(Scene-based reasoning records)
□ □ □ □ □

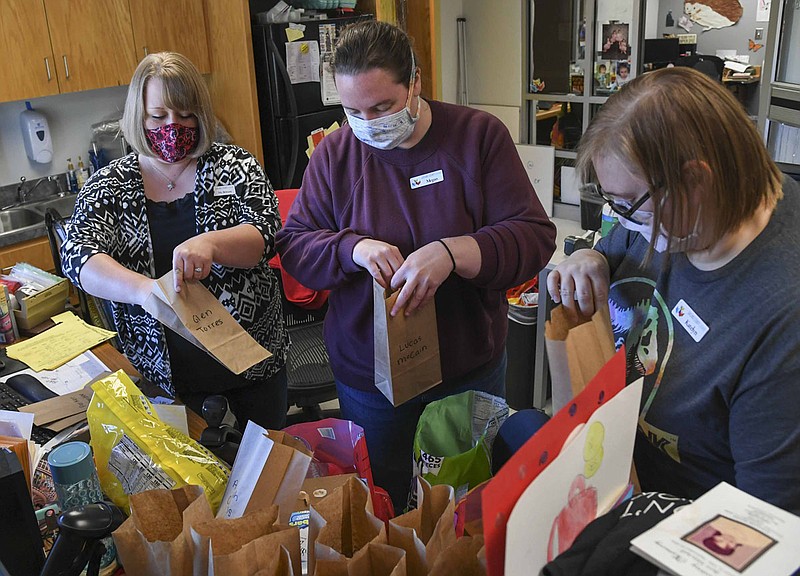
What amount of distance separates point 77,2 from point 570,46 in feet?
11.0

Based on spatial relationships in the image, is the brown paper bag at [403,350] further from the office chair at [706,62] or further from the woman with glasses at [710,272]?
the office chair at [706,62]

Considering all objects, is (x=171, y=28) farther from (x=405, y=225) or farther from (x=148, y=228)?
(x=405, y=225)

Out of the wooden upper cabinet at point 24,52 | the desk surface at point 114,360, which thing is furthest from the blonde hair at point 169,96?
the wooden upper cabinet at point 24,52

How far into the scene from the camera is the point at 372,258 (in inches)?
59.2

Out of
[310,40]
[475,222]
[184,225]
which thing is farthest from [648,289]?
[310,40]

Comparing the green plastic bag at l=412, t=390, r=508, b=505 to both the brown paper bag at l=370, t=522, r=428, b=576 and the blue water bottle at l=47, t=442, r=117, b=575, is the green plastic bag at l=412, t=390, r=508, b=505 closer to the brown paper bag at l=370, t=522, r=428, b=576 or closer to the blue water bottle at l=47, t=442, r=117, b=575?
the brown paper bag at l=370, t=522, r=428, b=576

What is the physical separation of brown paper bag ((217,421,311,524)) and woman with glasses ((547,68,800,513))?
542mm

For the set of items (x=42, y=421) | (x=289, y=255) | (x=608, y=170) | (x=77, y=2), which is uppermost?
(x=77, y=2)

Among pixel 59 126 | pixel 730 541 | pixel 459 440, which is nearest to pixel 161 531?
pixel 459 440

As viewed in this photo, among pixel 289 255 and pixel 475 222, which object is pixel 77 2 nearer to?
pixel 289 255

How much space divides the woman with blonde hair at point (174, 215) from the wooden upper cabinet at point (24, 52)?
186 cm

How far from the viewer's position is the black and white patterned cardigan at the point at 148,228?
5.65 ft

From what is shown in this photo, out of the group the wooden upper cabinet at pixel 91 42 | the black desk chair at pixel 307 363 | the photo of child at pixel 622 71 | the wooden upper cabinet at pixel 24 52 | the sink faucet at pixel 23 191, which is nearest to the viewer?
the black desk chair at pixel 307 363

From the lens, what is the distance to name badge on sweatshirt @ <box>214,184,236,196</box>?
178 cm
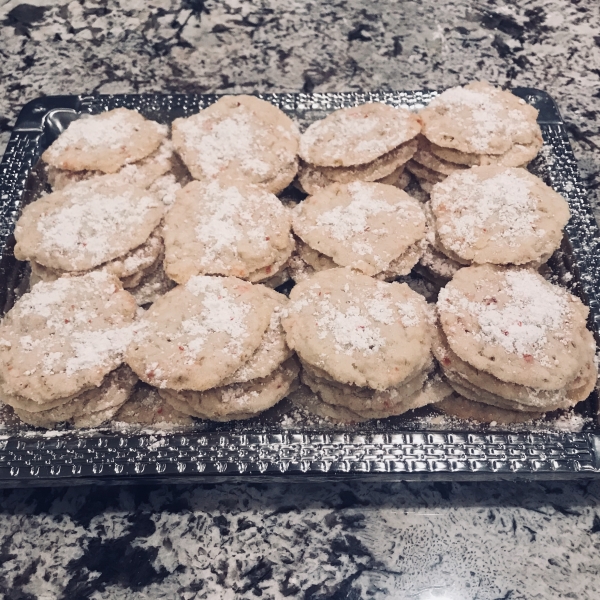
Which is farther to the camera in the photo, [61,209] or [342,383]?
[61,209]

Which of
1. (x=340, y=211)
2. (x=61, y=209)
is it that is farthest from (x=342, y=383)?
(x=61, y=209)

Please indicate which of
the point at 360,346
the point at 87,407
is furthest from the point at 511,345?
the point at 87,407

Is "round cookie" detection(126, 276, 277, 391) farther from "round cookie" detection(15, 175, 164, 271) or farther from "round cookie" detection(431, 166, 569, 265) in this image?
"round cookie" detection(431, 166, 569, 265)

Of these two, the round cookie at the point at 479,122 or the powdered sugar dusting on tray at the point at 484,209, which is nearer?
the powdered sugar dusting on tray at the point at 484,209

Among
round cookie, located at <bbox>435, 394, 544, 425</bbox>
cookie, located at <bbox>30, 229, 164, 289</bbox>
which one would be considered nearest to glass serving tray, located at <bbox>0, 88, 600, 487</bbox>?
round cookie, located at <bbox>435, 394, 544, 425</bbox>

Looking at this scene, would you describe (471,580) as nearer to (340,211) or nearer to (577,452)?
(577,452)

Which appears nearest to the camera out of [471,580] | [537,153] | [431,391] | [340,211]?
[471,580]

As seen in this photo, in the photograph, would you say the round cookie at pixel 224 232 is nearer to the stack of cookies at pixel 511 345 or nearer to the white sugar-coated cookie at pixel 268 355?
the white sugar-coated cookie at pixel 268 355

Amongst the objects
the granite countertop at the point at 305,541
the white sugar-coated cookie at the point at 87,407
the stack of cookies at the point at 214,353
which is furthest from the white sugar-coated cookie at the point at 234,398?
the granite countertop at the point at 305,541
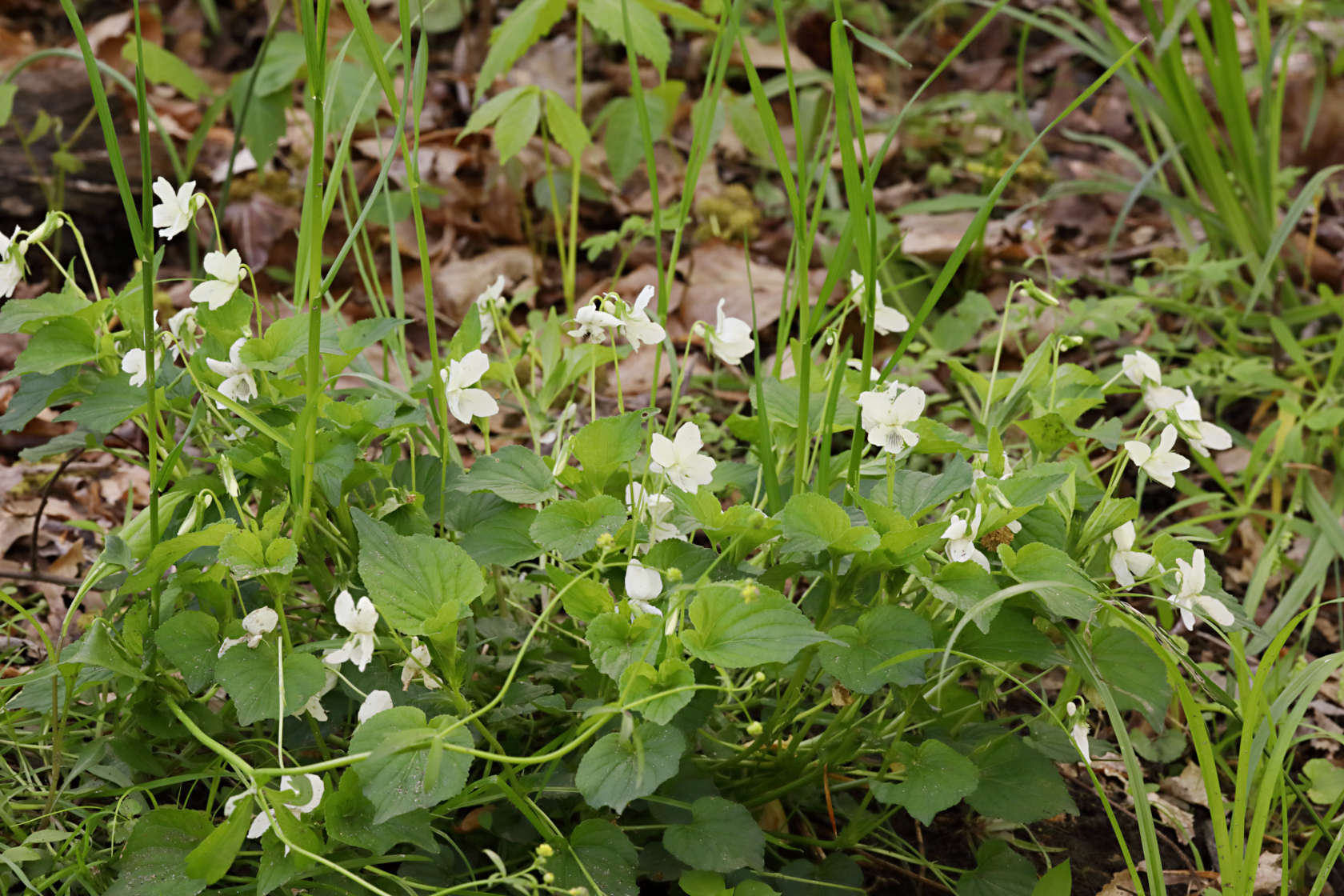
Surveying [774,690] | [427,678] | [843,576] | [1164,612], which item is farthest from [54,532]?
[1164,612]

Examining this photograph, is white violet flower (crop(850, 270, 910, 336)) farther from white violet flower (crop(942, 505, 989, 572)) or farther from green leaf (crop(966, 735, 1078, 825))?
green leaf (crop(966, 735, 1078, 825))

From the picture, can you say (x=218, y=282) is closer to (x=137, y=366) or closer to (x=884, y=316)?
(x=137, y=366)

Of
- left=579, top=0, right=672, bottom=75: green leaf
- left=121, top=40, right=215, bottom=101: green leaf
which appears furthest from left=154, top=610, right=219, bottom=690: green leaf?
left=121, top=40, right=215, bottom=101: green leaf

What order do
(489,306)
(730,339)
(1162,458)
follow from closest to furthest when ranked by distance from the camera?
(1162,458)
(730,339)
(489,306)

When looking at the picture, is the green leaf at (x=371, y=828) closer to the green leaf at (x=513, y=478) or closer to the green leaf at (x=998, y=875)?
the green leaf at (x=513, y=478)

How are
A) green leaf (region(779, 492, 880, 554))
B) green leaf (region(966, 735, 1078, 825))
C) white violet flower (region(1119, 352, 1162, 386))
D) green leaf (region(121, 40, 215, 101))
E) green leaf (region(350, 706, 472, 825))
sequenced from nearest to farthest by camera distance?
green leaf (region(350, 706, 472, 825))
green leaf (region(779, 492, 880, 554))
green leaf (region(966, 735, 1078, 825))
white violet flower (region(1119, 352, 1162, 386))
green leaf (region(121, 40, 215, 101))

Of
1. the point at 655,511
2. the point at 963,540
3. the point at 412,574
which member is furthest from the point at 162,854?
the point at 963,540

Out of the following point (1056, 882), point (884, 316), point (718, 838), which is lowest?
point (1056, 882)
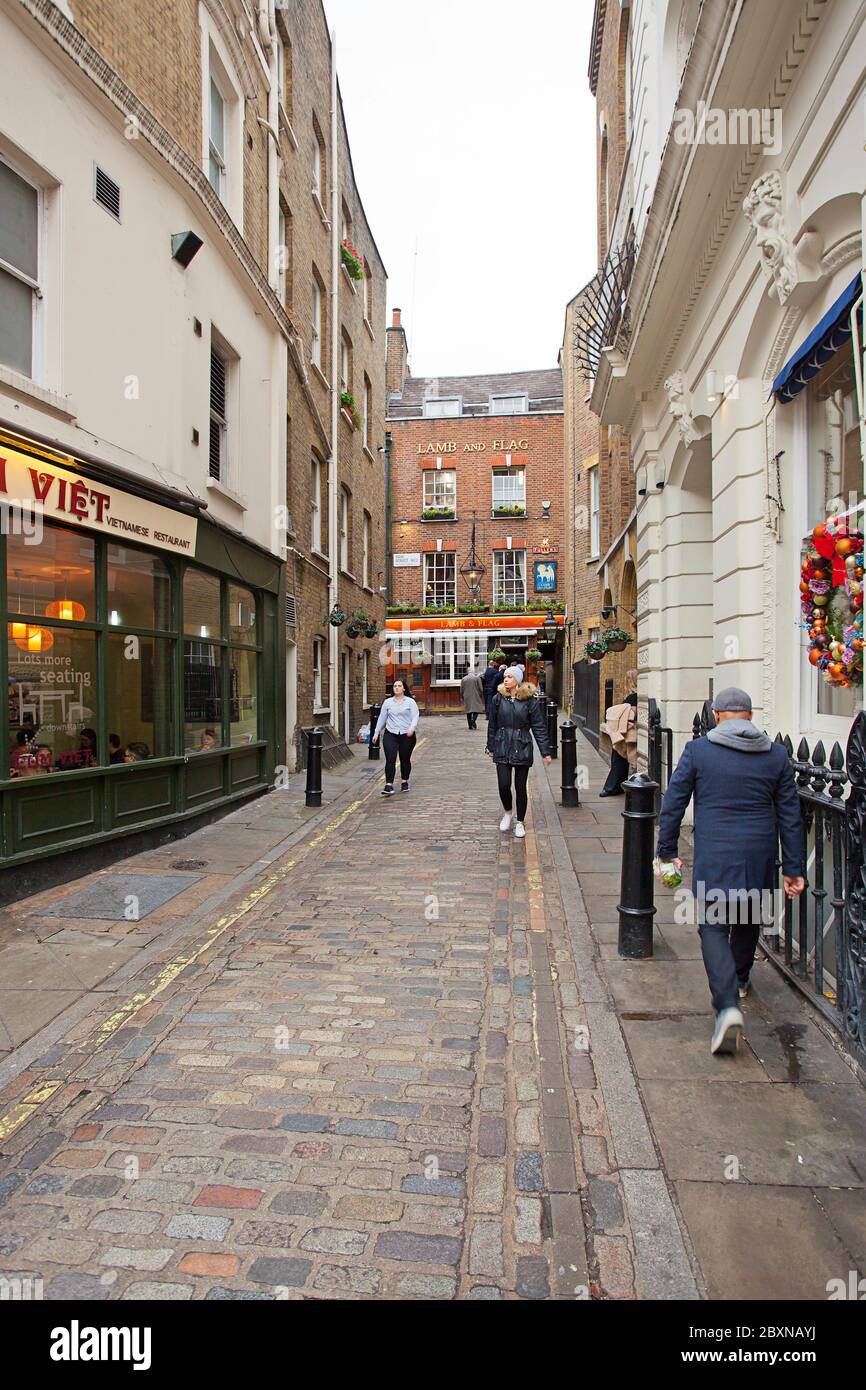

□ □ □ □ □

Set exercise = Recast the lines of the listing from the line with "Out of the following" through the end of the listing as a Markdown table with the columns Row and Line. Skip blank lines and leave the pictures out.

Answer to this problem =
| Row | Line |
|---|---|
| 1 | Out of the following point (1056, 882), point (884, 316), point (718, 838), which is lowest? |
| 2 | point (1056, 882) |